It seemed at first that the rain – which had fallen softly throughout the afternoon, but threatened to pick up steam by mid-evening – might keep the crowd away.
But, as the 7 o’clock hour neared, neighbors began to stream into Garvey Park through the entrances on Neponset Avenue. They came in clusters and sometimes in larger packs with hoods and ball caps and scallys to shield against the elements. Some clutched the Stars and Stripes, which they then unfurled while bracing against the wind blowing in from Dorchester Bay.
For most of those who assembled Tuesday evening it was something of a reunion: A larger group flocked here on April 16 of last year for a similar vigil  organized to show support for the Richard family – already well-known and respected here before the unfathomable Patriot’s Day horror that made them household names.
Joe Conway, owner of Savin Scoop on Savin Hill Avenue, was one of them.
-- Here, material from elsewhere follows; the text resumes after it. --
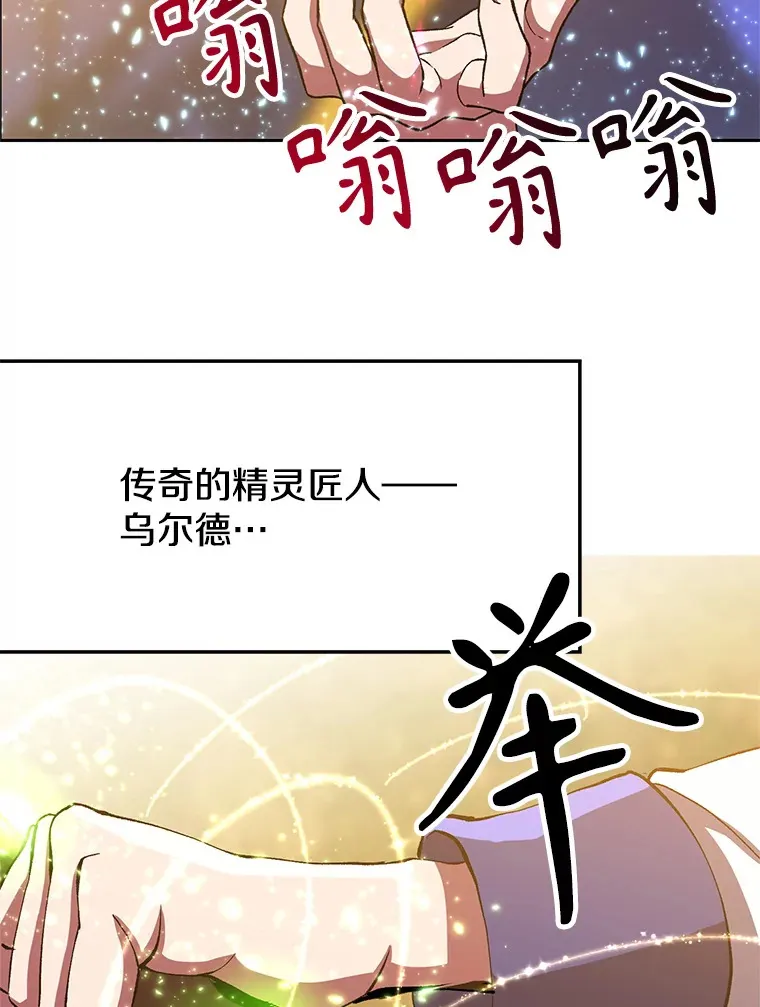 40.乌尔德之泉 第86页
He was carrying the same large American flag that he’d brought here last year. “This is Dorchester,” he said. “I had to be here.”
By the assigned hour, at least 1,500 had gathered on the muddy grass facing the Devine Rink. City Hall workers, dispatched by the Mayor’s office, hastily assembled a platform as the crowd swelled.
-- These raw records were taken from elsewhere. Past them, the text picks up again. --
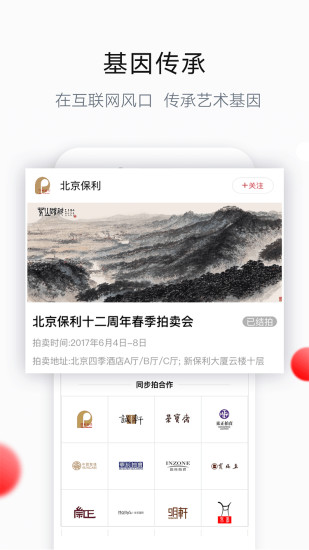 艺典中国app1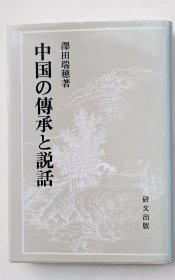 中国的传说—泽田瑞穗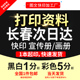打印资料文件复印印刷书本书籍装 订成册讲义画册宣传单长春次日达
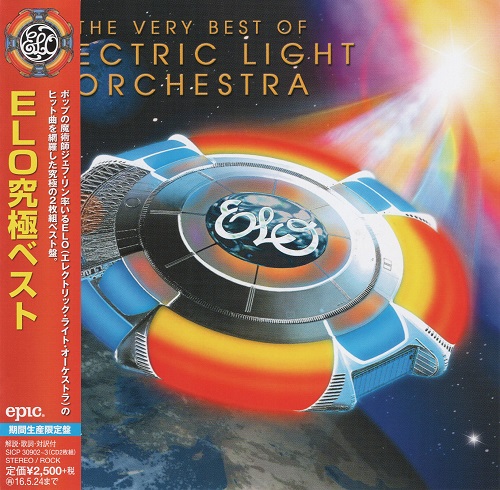 Electric Light Orchestra - The Very Best Of Vol. 1 & 2 (2015) (Japanese Edition) (2CD)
Mayor Walsh, who arrived just as the stage was assembled, stood off on the edge of the crowd in his raincoat. He greeted constituents and friends warmly, but hoped to avoid taking the stage. He had made one speech already on this day  and it was enough. This was not an event that called for a speech from the mayor or any other politician. The televised memorial service at the Hynes Convention Center had already filled our ears with rhetoric — some of which soared and some that gently salved wounds still raw.
Garvey’s gathering offered neither the time nor the place for speeches.
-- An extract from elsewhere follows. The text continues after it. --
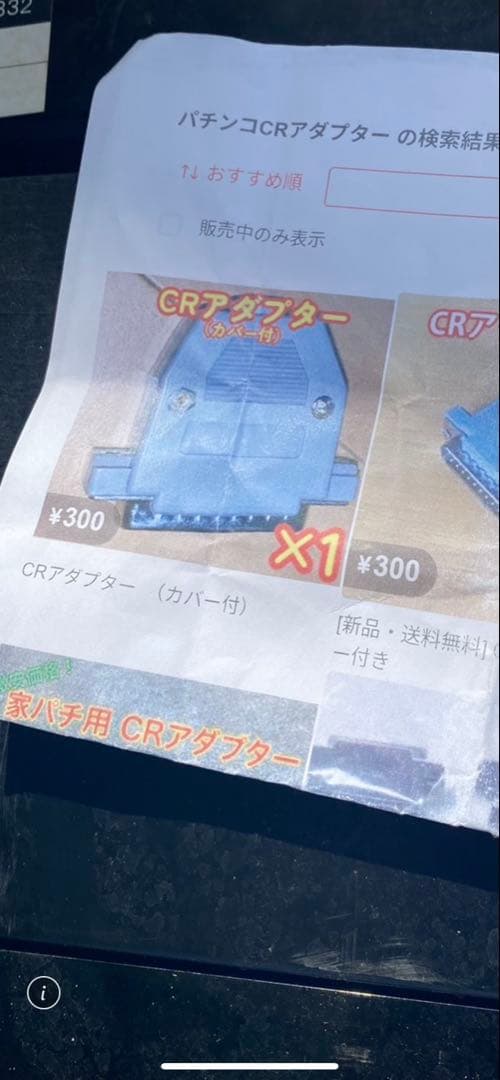 一騎当千SS斬 パチンコ実機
Bagpipes, played by volunteers recruited on Facebook and by the blogger Dot Rat , took the stage first and, without introduction, played Amazing Grace and a few other appropriate tunes. A member of the Walsh administration, Francisco Urena, the commissioner of Veterans Services, moved through the crowd, passing out small American flags.
Then Fr. Sean Connor, the former pastor of St. Ann’s Church, took the microphone. He persuaded the mayor to join him on the platform, although Walsh demurred when invited to speak. He was there as a neighbor, not as the mayor.
Connor had just left the Richard family. After a long day that began well before 7 a.m. – and included an emotionally grueling series of events – the family had retired to their home for the evening, he said. They wanted to be there at Garvey Park, Connor said, but the day had taken its toll.
The priest, per usual, injected levity into his brief remarks— needling his former parishioners for what he’d heard was the absenteeism at Mass since his departure last summer — when he’d been “run out of town.” All joking aside, he said: “All I want to say to you is to echo what you’ve heard here— we are very blessed to have our roots here.”
Connor then led the crowd in a recitation of the Lord’s Prayer. With that, the “formal” program ended. As the dignitaries dispersed, the kids in the crowd, many of them classmates or teammates of Martin, Jane, and Henry, broke out into an impromptu singing of “God Bless America.”